**Passage to read**
-*-*-

#1
(I definitely owe randy (still reading your long one), taylor, spit on a stranger, kerdmann, and rocks your life among others from less recent poems)

This is a draft of a recent idea
Anatomy Anatomy
Whale Blue Review

Park that car
Drop that phone
Sleep on the floor
Dream about me
#3
Give the poem some direction with concrete images - it's too abstract to follow without them. For example, when talking about the pastor, try using very specific terms related to him. You've used cathedral, go deeper! Add some depth and meaning to the poem. This would be very effective if stretched out and juxtaposed to images from Greek mythology - seeing as you've already compared the pastor to a cyclops.

My other crit would be it's structure. The layout is ambitious, but I feel it doesn't add anything to the poem. Indeed, when coupled with poor syntax it slows the poem down and makes it feel fragmented - "In these county churches you can count the congregation on two hands."

Furthermore, it might detract from the poem. Sure, it emphasises "the people", "than the dying" etc. etc. But if you do this too much it undermines the overall effect. Use it sparsingly. That said however, I may be missing something completely.

Hope my advice has helped you.
#4
I really like this poem. I love the imagery about the cyclops and the pastor. I definitely think you could take that further. Greek mythology contains so many things to draw on, it's a pity to only use the one.

I also like the structure but seem to disrupt the flow where it says "The six gathered do not watch him any more than the dying hemlocks lining the cemetery fences." I personally think that line would work better if "hemlocks" were to flow on from "than the dying" rather than being separated.

The imagery in this poem is beautifully cultivated then, appears to be abandoned. You begin with the cyclops imagery then abandon that. You then move on to talking about the "disease ridden town" (a line I personally like very much). Then there is the empty pews that the pastor speaks to. Then the "dying hemlocks". All of which are abandoned at the end for snow and pine needles. IT may work better to chose a smaller number of images and refer back to them.

Overall I found it very beautiful and enjoyed it very much. I am strongly athiest yet was still able to feel the sadness evoked by the image of these empty churches.
#5
The fragmentation of this piece really does eat away the flow of the words. My mind has to keep resetting in order to finish reading it. The structure really took away the impact of the entire work. It didn't move me very much even though the image of a half-blind, uncaring, giant of a man preaching to empty seats would be quite stirring under most circumstances to me. As a charismatic, the thought of such a church and many like it invokes questions of why. When did doctrine steal away the real joy of religion from this tall Cyclops... it's a question that this poem doesn't (and probably couldn't answer) and definitely should not ask, but I wish I could have thought about the imagery and the circumstances without having to read through the comments from the few wonderful contributors above.

-*-*-

**Listed records**

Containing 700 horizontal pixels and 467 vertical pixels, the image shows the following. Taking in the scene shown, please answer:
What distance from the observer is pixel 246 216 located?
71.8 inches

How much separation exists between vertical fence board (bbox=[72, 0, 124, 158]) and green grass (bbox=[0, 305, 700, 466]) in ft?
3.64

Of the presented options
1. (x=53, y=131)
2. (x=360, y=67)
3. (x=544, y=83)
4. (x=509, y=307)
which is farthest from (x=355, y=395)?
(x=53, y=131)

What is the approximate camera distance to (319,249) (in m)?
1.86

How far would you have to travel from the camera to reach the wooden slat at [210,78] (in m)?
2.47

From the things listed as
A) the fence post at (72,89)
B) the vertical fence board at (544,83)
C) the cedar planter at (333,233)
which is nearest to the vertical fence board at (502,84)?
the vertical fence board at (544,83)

-*-*-

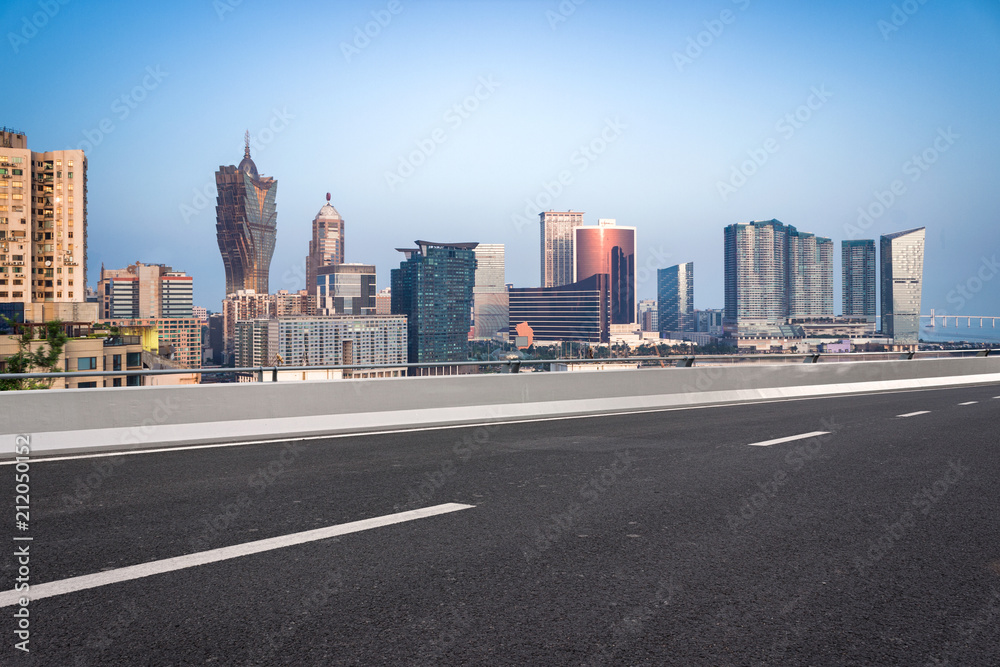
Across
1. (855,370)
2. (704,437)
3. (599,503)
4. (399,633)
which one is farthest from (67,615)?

-*-*-

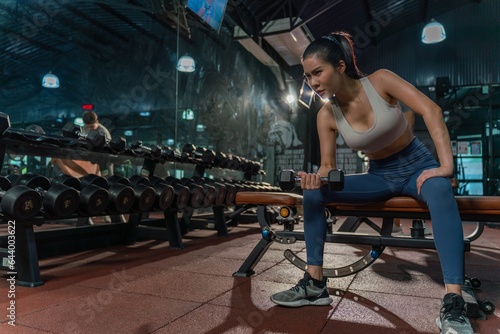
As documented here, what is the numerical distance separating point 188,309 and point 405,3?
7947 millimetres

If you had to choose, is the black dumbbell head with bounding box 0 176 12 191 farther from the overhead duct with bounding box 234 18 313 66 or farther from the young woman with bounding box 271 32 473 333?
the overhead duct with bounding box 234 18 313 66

-*-*-

**Problem details**
Repeat the poem critiques above word for word, from "Furthermore, it might" to "has helped you.".

**Answer to the exercise**
Furthermore, it might detract from the poem. Sure, it emphasises "the people", "than the dying" etc. etc. But if you do this too much it undermines the overall effect. Use it sparsingly. That said however, I may be missing something completely.

Hope my advice has helped you.